[Records of scene-based questions]
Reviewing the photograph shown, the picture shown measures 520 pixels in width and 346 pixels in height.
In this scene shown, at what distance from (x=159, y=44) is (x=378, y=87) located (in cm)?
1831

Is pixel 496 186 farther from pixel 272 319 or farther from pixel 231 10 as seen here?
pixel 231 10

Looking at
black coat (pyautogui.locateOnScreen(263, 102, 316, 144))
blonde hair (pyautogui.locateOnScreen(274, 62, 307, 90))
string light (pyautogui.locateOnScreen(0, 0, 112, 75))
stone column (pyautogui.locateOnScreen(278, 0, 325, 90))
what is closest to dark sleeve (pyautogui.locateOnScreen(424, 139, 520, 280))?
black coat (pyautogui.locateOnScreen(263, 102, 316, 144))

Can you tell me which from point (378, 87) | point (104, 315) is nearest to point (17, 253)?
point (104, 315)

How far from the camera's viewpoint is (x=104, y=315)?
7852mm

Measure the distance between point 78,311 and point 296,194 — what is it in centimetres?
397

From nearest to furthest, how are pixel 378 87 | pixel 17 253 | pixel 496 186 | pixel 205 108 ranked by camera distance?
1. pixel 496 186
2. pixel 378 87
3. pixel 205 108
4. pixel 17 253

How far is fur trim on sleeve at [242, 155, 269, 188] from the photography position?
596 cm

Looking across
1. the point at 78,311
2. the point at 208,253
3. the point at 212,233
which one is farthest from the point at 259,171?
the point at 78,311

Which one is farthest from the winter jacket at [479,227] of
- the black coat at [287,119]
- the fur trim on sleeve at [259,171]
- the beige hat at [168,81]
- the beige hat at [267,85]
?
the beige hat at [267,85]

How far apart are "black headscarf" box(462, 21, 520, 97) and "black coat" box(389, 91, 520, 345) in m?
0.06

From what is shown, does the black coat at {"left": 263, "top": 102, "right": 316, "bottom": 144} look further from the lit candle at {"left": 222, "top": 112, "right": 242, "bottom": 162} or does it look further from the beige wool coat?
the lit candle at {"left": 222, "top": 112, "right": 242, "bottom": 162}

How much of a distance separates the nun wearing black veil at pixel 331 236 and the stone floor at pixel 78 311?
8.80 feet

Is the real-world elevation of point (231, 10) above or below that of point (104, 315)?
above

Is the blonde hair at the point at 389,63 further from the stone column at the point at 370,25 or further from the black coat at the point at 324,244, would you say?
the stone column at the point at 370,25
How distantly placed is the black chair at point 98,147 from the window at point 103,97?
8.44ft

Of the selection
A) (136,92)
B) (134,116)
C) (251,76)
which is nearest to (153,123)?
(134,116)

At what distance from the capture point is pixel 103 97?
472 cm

(Aim): Reproduce every one of the items above verbatim, without altering any line.

(Solution to this task):
Reviewing the photograph shown, the picture shown measures 520 pixels in width and 346 pixels in height.
In this scene shown, at what distance from (x=159, y=44) is (x=378, y=87) located (in cm)?
1831

Is pixel 496 186 farther from pixel 272 319 or farther from pixel 231 10 as seen here?
pixel 231 10

Looking at
black coat (pyautogui.locateOnScreen(263, 102, 316, 144))
blonde hair (pyautogui.locateOnScreen(274, 62, 307, 90))
string light (pyautogui.locateOnScreen(0, 0, 112, 75))
stone column (pyautogui.locateOnScreen(278, 0, 325, 90))
what is closest to dark sleeve (pyautogui.locateOnScreen(424, 139, 520, 280))?
black coat (pyautogui.locateOnScreen(263, 102, 316, 144))

Can you tell me which from point (378, 87) | point (104, 315) is nearest to point (17, 253)?
point (104, 315)

How far from the camera's viewpoint is (x=104, y=315)?
7852mm

Measure the distance between point 78,311 and point 296,194 — what is it in centimetres?
397

From nearest to furthest, how are pixel 378 87 | pixel 17 253 | pixel 496 186 | pixel 205 108 ranked by camera distance?
1. pixel 496 186
2. pixel 378 87
3. pixel 205 108
4. pixel 17 253

How far is fur trim on sleeve at [242, 155, 269, 188] from the photography position?
596 cm

Looking across
1. the point at 78,311
2. the point at 208,253
3. the point at 212,233
which one is farthest from the point at 259,171?
the point at 78,311

Which one is farthest from the winter jacket at [479,227] of
- the black coat at [287,119]
- the fur trim on sleeve at [259,171]
- the beige hat at [168,81]
- the beige hat at [267,85]
?
the beige hat at [267,85]

How far apart are "black headscarf" box(462, 21, 520, 97) and "black coat" box(389, 91, 520, 345) in m?
0.06

From what is shown, does the black coat at {"left": 263, "top": 102, "right": 316, "bottom": 144} look further from the lit candle at {"left": 222, "top": 112, "right": 242, "bottom": 162} or does it look further from the beige wool coat?
the lit candle at {"left": 222, "top": 112, "right": 242, "bottom": 162}

How much of a distance separates the nun wearing black veil at pixel 331 236 and the stone floor at pixel 78 311?
8.80 feet

Is the real-world elevation of point (231, 10) above or below that of point (104, 315)?
above

Is the blonde hair at the point at 389,63 further from the stone column at the point at 370,25 or further from the black coat at the point at 324,244, would you say?
the stone column at the point at 370,25
How distantly placed is the black chair at point 98,147 from the window at point 103,97?
8.44ft

Of the selection
A) (136,92)
B) (134,116)
C) (251,76)
which is nearest to (153,123)?
(134,116)

At what distance from the capture point is pixel 103 97?
472 cm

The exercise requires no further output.